— start of Input for this task —

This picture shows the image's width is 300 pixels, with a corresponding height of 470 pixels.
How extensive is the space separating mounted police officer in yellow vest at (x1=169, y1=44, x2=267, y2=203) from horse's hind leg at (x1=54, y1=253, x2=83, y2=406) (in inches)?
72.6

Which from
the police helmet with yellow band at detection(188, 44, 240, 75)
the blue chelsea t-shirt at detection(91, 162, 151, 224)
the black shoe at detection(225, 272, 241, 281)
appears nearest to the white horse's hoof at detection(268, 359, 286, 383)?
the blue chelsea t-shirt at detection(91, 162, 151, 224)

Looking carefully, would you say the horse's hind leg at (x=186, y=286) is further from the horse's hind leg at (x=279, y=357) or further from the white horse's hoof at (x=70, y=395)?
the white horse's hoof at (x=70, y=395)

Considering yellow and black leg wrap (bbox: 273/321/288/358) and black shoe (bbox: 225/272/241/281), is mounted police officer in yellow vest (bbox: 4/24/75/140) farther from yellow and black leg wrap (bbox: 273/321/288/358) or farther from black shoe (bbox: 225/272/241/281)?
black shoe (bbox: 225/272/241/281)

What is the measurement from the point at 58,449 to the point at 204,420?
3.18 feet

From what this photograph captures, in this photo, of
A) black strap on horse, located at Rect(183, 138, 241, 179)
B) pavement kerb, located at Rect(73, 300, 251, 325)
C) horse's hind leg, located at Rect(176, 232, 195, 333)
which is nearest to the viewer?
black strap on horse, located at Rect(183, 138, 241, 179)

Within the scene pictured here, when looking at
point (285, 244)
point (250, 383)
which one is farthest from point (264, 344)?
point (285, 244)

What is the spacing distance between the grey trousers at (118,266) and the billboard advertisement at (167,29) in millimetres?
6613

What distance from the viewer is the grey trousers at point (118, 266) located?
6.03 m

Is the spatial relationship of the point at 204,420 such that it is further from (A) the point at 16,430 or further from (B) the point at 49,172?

— end of Input for this task —

| Set problem |
Turn the listing above into a Markdown table with a Row column for the row number and a Line column for each line. Leave out blank lines.

| Result for this exercise |
| Row | Line |
|---|---|
| 1 | This picture shows the image's width is 300 pixels, with a corresponding height of 470 pixels. |
| 2 | How extensive is the space separating mounted police officer in yellow vest at (x1=169, y1=44, x2=267, y2=203) from horse's hind leg at (x1=54, y1=253, x2=83, y2=406) (in inches)? |
| 3 | 72.6 |
| 4 | Which from |
| 5 | the police helmet with yellow band at detection(188, 44, 240, 75) |
| 6 | the blue chelsea t-shirt at detection(91, 162, 151, 224) |
| 7 | the black shoe at detection(225, 272, 241, 281) |
| 8 | appears nearest to the white horse's hoof at detection(268, 359, 286, 383)? |
| 9 | the blue chelsea t-shirt at detection(91, 162, 151, 224) |
| 10 | Looking carefully, would you say the horse's hind leg at (x=186, y=286) is further from the horse's hind leg at (x=279, y=357) or further from the white horse's hoof at (x=70, y=395)? |
| 11 | the white horse's hoof at (x=70, y=395) |
| 12 | Considering yellow and black leg wrap (bbox: 273/321/288/358) and black shoe (bbox: 225/272/241/281), is mounted police officer in yellow vest (bbox: 4/24/75/140) farther from yellow and black leg wrap (bbox: 273/321/288/358) or farther from black shoe (bbox: 225/272/241/281)? |
| 13 | black shoe (bbox: 225/272/241/281) |
| 14 | What is the measurement from the point at 58,449 to the point at 204,420? |
| 15 | 3.18 feet |
| 16 | From what this photograph captures, in this photo, of |
| 17 | A) black strap on horse, located at Rect(183, 138, 241, 179) |
| 18 | B) pavement kerb, located at Rect(73, 300, 251, 325) |
| 19 | C) horse's hind leg, located at Rect(176, 232, 195, 333) |
| 20 | which is nearest to the viewer? |
| 21 | black strap on horse, located at Rect(183, 138, 241, 179) |
| 22 | Within the scene pictured here, when looking at |
| 23 | point (285, 244) |
| 24 | point (250, 383) |
| 25 | which one is farthest from point (264, 344)? |
| 26 | point (285, 244) |
| 27 | What is the spacing distance between the grey trousers at (118,266) and the billboard advertisement at (167,29) in millimetres? |
| 28 | 6613 |
| 29 | What distance from the viewer is the grey trousers at point (118, 266) located? |
| 30 | 6.03 m |
| 31 | Is the spatial relationship of the point at 204,420 such that it is further from (A) the point at 16,430 or further from (B) the point at 49,172? |